::: Exercise material :::

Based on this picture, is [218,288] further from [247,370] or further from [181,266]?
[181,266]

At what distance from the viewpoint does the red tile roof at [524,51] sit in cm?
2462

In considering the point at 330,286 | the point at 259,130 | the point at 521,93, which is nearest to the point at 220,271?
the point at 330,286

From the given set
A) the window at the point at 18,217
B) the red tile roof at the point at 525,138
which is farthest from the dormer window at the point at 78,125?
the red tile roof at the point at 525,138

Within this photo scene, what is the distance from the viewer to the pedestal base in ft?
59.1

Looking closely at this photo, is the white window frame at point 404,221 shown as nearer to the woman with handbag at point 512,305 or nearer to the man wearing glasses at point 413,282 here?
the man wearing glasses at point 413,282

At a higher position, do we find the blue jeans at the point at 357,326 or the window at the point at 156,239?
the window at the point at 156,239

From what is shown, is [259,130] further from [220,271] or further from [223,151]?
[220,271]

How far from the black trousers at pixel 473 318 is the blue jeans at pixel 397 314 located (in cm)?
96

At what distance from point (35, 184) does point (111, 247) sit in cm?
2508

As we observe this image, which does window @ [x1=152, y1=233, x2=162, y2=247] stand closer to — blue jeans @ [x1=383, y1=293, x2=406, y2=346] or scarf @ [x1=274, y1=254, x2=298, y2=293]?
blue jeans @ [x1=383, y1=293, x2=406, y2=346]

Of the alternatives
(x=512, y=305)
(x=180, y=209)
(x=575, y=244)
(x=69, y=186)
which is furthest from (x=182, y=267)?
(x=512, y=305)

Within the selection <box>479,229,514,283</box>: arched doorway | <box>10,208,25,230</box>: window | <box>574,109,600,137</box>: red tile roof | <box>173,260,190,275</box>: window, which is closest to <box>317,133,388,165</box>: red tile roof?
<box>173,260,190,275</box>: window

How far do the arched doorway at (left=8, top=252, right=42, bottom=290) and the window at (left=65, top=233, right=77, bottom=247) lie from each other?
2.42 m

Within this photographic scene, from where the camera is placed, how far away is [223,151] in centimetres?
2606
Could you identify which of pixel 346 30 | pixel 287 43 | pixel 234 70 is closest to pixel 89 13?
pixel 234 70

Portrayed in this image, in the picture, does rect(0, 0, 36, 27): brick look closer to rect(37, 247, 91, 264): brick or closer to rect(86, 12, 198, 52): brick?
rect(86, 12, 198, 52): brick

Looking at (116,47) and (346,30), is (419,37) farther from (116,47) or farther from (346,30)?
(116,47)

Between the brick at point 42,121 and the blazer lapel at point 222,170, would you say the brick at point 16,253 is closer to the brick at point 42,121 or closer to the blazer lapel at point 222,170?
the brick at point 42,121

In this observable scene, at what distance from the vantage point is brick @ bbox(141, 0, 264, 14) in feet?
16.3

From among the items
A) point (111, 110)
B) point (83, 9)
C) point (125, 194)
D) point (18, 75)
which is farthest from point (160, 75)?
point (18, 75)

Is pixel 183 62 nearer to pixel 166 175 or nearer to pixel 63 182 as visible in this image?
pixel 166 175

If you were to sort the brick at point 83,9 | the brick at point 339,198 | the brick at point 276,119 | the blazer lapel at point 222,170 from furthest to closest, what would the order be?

:::

*Exercise details*.
Please copy out the data starting at the line containing "Between the brick" and continuing through the end of the data, substituting "jacket lapel" for "blazer lapel" and leaving everything else unchanged.

*Response to the exercise*.
Between the brick at point 42,121 and the jacket lapel at point 222,170, would you say the brick at point 16,253 is closer to the brick at point 42,121 or closer to the jacket lapel at point 222,170?
the brick at point 42,121

In this observable scene, at what distance from the vantage point is brick @ bbox(141, 0, 264, 14) in feet?
16.3

From among the items
A) point (111, 110)
B) point (83, 9)
C) point (125, 194)
D) point (18, 75)
which is farthest from point (160, 75)?
point (18, 75)

Is pixel 183 62 nearer to pixel 166 175 or nearer to pixel 63 182 as visible in this image?
pixel 166 175

If you were to sort the brick at point 83,9 | the brick at point 339,198 | the brick at point 276,119 | the jacket lapel at point 222,170 from furthest to closest, what would the order be?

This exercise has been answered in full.